┌────────

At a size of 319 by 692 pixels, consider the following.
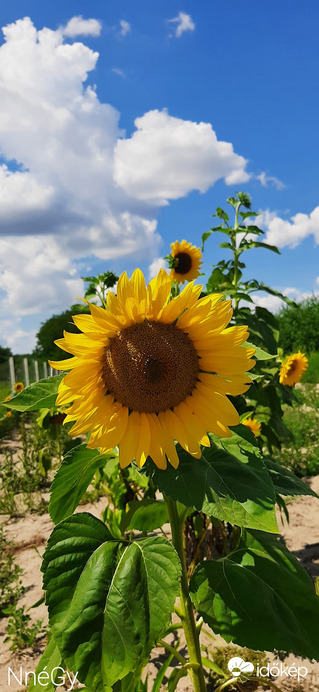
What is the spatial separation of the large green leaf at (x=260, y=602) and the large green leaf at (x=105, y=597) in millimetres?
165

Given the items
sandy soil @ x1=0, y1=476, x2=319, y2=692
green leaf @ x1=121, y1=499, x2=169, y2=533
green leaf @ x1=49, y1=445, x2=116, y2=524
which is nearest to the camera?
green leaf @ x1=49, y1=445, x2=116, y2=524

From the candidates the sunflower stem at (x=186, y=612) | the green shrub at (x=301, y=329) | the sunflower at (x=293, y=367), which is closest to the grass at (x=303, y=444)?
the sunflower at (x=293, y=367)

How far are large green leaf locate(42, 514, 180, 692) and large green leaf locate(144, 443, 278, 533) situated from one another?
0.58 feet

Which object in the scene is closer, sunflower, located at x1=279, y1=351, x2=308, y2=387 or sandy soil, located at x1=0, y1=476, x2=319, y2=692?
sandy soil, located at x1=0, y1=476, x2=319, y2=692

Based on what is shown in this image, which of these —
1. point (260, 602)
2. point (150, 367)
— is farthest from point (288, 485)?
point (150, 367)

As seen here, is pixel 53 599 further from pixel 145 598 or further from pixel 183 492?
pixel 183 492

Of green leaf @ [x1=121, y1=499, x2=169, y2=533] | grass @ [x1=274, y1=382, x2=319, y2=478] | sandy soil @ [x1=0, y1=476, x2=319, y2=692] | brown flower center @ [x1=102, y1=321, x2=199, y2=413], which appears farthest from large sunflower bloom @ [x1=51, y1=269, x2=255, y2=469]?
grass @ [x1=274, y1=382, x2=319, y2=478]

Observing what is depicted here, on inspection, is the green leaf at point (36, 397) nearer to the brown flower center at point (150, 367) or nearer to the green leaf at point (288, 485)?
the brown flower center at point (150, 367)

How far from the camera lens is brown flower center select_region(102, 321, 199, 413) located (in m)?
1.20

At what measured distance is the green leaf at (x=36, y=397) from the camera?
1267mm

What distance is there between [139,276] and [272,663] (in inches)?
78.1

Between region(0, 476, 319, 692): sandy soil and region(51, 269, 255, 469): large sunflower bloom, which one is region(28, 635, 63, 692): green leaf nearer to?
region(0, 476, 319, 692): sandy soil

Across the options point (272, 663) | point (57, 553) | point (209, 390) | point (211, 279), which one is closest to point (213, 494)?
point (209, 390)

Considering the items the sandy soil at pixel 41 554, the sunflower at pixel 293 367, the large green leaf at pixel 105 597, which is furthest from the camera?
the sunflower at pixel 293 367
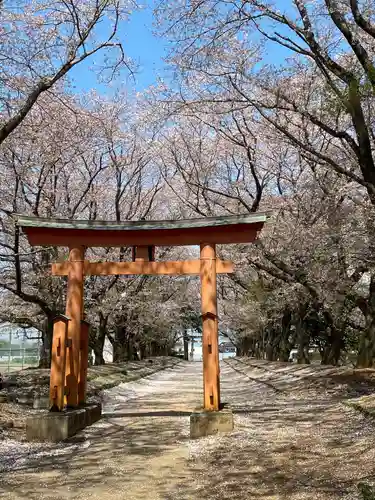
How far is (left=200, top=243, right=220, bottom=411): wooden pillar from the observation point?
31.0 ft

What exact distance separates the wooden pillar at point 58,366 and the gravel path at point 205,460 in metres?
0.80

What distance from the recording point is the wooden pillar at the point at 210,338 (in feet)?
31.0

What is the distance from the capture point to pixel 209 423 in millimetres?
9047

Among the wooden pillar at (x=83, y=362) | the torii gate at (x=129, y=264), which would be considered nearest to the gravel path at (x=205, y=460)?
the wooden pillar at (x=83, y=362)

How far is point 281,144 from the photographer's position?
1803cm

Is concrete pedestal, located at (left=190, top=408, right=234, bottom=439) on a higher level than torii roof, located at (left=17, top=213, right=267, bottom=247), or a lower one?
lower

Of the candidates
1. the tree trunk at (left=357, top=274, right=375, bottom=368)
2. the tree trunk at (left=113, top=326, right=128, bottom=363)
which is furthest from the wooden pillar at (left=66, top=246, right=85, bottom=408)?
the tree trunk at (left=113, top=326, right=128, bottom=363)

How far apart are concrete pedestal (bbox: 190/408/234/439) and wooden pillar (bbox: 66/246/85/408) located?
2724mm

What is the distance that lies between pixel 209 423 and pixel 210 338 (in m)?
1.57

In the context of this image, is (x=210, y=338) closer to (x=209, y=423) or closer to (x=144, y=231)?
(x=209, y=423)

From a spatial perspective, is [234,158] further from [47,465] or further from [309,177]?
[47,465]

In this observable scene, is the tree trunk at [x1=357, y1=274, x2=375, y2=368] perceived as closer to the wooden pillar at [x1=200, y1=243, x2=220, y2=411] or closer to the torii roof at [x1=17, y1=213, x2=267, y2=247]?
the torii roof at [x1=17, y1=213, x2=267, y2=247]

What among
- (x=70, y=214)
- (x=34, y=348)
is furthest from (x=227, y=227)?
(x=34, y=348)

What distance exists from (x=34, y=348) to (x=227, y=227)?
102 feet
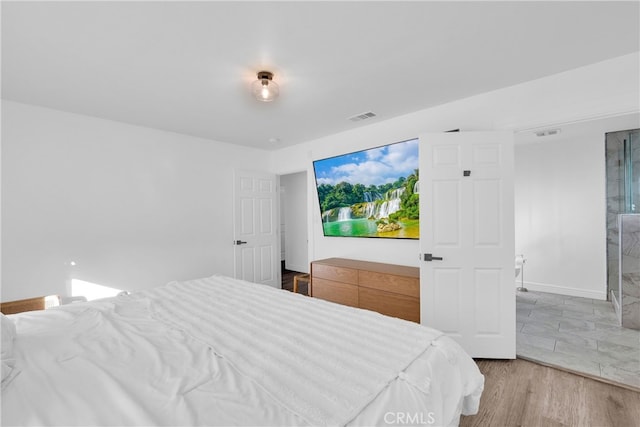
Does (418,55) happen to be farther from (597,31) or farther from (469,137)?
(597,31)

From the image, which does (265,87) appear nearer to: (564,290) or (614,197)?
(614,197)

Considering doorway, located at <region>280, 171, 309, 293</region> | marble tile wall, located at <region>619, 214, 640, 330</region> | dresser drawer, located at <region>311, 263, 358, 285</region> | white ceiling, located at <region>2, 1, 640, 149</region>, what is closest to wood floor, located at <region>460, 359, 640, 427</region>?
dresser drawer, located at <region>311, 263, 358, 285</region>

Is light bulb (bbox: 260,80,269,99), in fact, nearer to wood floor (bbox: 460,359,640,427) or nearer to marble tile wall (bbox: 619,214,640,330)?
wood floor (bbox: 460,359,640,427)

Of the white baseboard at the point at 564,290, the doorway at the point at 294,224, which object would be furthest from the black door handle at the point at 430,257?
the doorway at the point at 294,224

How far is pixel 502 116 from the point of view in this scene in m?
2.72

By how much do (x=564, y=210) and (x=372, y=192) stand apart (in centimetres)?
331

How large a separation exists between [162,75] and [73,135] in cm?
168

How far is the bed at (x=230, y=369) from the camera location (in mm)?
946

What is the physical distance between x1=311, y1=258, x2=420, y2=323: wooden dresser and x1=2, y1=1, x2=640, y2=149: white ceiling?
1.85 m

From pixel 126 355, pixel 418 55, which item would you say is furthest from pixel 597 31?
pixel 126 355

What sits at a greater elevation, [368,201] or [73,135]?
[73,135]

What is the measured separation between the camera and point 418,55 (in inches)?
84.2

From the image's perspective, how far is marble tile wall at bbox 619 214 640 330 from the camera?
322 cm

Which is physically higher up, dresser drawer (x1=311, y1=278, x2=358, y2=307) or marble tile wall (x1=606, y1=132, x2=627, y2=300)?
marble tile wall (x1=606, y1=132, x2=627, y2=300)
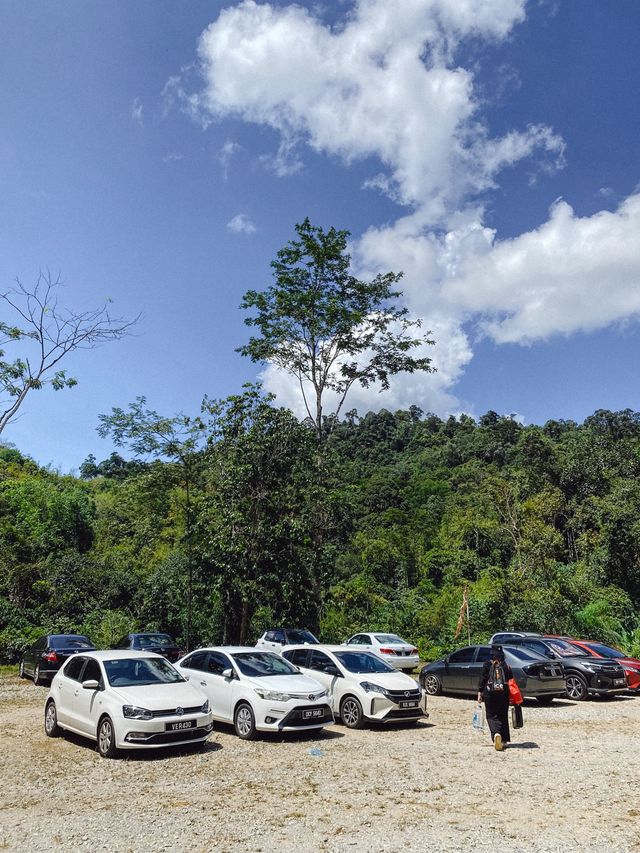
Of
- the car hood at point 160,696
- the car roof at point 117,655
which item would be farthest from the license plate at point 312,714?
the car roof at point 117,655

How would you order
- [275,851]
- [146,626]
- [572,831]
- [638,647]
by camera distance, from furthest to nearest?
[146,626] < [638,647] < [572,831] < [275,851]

└────────

Task prompt:
Scale up everything from the line containing "How would you order" down to the end of the records, and give those lines again with the requests included. Multiply each coordinate in the answers by 1.1 and round to whole numbers, with halves rounding up. Leave the numbers in the requests unchanged.

Answer to the exercise:
How would you order
- [275,851]
- [146,626]
- [572,831]
- [638,647]
by camera distance, from furthest to nearest?
[161,689] < [702,712] < [629,914] < [303,936]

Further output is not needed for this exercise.